I've often wondered what the outcome would be if artists swapped studios for a period of time. In this case I would use David’s woodworking tools, David try his hand at enameling, and Helen work with my secateurs, lace bobbins and crochet hooks. I can't imagine David trusting me to go anywhere near his hand tools, so we'll never know the outcome of this, but these pictures, showing detailed views of both David and Helen work spaces, go some way I think in giving me a sense of what would happen with this imagined 'studio surfing' scheme.

Friday, 14 June 2013

lost in lace

Inspiration lies only round the corner. While in the process of developing my forthcoming installation at the Nottingham Castle Museum (see previous post), I now see now lace patterns everywhere! Here are some examples, alongside actual lace patterns.

This project is truly taking me on a new path of discovery, but might it also drive me round the bend?  No matter, I'm loving being lost in lace in the meanwhile!

Sunday, 9 June 2013

knots for Notts

I spent two glorious days in the sun the week before last in the grounds of Nottingham Castle, overlooking the city and rehearsing the making of my next installation for the museum’s forthcoming exhibition Make Believe: re-imagining history and landscape.

The city’s history and connection with lace making informed my contribution to the exhibition: a large scale lace installation created on the lawn around the castle using fencing pins and rope. Helped by three assistants and a group of enthusiastic volunteers, we rehearsed the making of the piece by using our fingers and hands to stitch between trees. We then proceeded to do something close to formation dancing, acting as human bobbins, holding lengths of yarn and winding these around the (metal fencing) pins as you would on a lace pillow.

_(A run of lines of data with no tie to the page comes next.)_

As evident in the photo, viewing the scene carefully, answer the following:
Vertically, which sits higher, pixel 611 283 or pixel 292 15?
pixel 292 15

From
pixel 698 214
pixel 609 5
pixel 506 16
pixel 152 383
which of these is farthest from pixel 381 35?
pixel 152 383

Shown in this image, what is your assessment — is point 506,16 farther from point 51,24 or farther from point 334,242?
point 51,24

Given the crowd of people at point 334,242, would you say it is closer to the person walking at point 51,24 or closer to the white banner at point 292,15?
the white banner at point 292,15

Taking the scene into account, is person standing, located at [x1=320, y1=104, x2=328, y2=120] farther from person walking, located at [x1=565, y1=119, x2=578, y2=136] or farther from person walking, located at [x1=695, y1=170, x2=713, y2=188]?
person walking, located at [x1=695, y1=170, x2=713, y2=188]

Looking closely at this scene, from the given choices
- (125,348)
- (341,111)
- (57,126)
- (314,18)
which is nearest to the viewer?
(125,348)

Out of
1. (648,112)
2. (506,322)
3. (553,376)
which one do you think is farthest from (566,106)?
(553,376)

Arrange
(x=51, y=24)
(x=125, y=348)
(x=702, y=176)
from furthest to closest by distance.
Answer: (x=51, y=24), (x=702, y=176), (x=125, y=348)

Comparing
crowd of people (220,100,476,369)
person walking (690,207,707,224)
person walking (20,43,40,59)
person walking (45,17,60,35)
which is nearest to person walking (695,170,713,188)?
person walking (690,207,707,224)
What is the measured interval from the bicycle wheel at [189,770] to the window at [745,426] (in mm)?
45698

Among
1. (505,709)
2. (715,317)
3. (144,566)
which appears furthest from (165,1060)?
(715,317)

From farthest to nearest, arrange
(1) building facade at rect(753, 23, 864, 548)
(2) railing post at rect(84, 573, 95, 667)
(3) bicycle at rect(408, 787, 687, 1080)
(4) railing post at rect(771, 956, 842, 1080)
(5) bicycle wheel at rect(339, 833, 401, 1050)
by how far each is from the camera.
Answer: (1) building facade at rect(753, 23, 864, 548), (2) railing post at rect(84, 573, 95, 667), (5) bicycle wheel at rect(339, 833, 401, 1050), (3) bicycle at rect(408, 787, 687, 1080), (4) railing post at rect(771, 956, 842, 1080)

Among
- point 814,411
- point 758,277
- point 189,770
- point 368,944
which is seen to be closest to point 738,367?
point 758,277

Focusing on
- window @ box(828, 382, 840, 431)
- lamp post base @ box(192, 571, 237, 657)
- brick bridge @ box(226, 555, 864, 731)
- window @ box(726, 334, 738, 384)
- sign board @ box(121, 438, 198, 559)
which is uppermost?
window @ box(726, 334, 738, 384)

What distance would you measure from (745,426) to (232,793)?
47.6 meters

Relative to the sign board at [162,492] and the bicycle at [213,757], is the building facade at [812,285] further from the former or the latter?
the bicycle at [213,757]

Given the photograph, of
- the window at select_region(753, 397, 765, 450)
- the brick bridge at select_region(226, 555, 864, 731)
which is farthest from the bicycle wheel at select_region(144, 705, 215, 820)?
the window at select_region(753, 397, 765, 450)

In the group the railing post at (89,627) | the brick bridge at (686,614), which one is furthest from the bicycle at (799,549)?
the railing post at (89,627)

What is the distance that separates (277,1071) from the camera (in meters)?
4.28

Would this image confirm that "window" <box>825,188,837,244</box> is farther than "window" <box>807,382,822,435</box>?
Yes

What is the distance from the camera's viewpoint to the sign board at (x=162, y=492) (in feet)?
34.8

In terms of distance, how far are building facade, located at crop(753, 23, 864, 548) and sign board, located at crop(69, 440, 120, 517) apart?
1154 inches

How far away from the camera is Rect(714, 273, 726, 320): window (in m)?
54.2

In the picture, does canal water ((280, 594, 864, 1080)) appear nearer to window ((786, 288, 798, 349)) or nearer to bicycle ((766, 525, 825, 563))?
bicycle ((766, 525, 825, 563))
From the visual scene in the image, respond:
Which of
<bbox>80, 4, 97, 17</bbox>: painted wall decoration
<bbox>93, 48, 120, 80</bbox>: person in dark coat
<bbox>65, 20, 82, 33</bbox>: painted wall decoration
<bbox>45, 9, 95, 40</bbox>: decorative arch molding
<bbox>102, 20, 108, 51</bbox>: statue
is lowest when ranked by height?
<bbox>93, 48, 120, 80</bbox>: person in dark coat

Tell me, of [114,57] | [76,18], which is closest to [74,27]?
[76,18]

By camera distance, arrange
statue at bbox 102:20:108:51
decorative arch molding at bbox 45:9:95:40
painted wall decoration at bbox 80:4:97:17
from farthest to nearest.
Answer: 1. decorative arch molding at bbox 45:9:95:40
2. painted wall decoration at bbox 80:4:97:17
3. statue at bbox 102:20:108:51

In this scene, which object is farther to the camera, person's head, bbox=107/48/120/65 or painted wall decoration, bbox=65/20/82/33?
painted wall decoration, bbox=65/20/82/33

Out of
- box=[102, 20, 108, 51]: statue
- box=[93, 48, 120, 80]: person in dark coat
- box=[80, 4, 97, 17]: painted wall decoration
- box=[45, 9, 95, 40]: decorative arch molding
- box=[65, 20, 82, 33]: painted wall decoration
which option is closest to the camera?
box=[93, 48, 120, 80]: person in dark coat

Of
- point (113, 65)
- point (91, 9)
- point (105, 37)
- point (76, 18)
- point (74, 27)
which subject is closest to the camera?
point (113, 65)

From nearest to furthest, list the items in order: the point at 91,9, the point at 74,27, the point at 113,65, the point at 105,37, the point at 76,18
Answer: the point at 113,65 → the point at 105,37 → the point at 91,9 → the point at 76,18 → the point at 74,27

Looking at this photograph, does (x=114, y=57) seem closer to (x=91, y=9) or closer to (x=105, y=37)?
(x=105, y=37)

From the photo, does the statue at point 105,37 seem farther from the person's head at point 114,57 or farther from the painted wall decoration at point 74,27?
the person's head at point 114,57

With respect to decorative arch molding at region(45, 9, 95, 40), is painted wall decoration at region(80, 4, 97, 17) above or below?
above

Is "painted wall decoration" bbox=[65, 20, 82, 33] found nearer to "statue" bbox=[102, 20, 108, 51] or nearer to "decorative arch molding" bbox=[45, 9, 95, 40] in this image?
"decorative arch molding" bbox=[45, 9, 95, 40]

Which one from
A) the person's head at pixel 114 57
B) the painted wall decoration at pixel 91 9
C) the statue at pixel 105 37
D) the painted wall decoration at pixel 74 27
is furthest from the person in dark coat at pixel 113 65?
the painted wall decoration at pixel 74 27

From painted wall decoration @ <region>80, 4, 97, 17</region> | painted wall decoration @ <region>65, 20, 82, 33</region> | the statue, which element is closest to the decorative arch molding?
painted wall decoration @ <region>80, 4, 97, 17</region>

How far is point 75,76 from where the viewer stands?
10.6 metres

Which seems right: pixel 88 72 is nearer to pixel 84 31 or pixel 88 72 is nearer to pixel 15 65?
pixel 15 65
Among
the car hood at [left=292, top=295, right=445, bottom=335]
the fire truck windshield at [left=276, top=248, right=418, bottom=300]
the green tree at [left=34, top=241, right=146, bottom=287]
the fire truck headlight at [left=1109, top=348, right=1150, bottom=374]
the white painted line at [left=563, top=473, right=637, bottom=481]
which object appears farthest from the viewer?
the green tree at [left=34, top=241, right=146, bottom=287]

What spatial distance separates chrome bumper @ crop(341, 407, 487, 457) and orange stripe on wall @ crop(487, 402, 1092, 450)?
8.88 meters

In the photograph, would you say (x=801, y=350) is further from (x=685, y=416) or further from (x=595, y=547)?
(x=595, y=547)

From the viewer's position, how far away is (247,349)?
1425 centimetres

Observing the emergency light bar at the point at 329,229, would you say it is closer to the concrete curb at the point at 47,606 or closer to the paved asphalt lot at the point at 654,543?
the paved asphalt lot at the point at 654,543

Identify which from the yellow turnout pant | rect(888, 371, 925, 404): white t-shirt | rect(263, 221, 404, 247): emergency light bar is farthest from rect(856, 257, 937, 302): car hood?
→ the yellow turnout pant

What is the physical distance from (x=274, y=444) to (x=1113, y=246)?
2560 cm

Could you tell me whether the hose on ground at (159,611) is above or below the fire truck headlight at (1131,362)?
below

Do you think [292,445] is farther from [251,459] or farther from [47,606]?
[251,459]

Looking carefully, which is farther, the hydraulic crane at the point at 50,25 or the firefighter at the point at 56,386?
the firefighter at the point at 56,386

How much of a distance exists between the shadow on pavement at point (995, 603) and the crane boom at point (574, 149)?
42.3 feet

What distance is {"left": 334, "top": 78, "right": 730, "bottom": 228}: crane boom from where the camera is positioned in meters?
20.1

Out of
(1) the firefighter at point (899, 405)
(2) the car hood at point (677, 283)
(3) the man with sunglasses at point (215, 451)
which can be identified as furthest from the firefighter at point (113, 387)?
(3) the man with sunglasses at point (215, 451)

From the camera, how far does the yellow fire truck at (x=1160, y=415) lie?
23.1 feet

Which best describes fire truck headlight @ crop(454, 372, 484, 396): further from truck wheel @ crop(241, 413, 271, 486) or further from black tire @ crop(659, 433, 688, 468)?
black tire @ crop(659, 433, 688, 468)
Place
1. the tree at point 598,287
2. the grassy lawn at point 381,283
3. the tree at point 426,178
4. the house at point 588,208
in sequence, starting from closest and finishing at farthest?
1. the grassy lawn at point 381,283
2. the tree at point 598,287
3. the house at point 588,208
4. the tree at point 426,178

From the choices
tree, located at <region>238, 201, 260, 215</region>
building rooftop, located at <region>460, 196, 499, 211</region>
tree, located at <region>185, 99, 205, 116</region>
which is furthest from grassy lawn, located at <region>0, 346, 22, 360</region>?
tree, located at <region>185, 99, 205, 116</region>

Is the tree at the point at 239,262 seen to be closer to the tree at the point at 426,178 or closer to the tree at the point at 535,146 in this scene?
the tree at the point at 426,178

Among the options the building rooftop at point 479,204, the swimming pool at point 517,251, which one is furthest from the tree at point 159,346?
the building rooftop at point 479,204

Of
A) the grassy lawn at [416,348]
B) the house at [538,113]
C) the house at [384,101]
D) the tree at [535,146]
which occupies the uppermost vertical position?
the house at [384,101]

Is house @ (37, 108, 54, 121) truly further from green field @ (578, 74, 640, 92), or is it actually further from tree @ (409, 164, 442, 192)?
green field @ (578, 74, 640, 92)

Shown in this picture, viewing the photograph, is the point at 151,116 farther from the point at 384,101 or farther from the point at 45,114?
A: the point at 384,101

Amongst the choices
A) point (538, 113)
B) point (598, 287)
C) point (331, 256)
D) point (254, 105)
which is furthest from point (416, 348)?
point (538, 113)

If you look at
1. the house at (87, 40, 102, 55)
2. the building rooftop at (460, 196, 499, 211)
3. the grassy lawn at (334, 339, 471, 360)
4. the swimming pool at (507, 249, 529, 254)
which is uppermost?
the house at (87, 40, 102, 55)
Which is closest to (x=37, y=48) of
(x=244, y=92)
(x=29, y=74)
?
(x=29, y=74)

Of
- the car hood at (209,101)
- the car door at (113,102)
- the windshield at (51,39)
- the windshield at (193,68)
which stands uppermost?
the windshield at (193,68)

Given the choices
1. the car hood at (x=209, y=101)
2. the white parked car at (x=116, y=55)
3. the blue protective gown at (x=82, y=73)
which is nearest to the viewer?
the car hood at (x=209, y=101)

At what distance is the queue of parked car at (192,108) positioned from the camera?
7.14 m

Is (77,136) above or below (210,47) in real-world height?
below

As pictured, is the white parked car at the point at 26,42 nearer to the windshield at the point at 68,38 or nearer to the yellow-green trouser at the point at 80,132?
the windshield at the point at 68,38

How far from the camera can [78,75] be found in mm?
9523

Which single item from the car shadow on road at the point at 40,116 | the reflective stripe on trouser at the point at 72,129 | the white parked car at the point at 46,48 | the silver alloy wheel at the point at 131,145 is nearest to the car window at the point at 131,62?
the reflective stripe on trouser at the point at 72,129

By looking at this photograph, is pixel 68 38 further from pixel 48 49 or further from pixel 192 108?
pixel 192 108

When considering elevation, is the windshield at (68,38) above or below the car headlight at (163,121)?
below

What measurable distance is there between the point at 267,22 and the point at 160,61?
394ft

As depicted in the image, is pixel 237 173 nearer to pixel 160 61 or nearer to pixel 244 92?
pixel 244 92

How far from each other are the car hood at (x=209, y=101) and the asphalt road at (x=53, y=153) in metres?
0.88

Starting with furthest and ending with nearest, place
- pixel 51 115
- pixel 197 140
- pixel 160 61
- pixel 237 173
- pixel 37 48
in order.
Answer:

Click here for footage of the rehearsal on the Fermynwoods Contemporary Art website.

Many possibilities and challenges were revealed as we worked and talked about what we were doing and at the end of the two days, I came away from from the activity with a head full of ideas which I’m now processing. I’ve now ordered nearly two hundred fencing pins and can’t wait for the next time I am up there with this lovely group.

Thanks so much to all the volunteers who helped rehearsing the piece, and to my assistants Jess, Sarah and Rossella.  You were all great!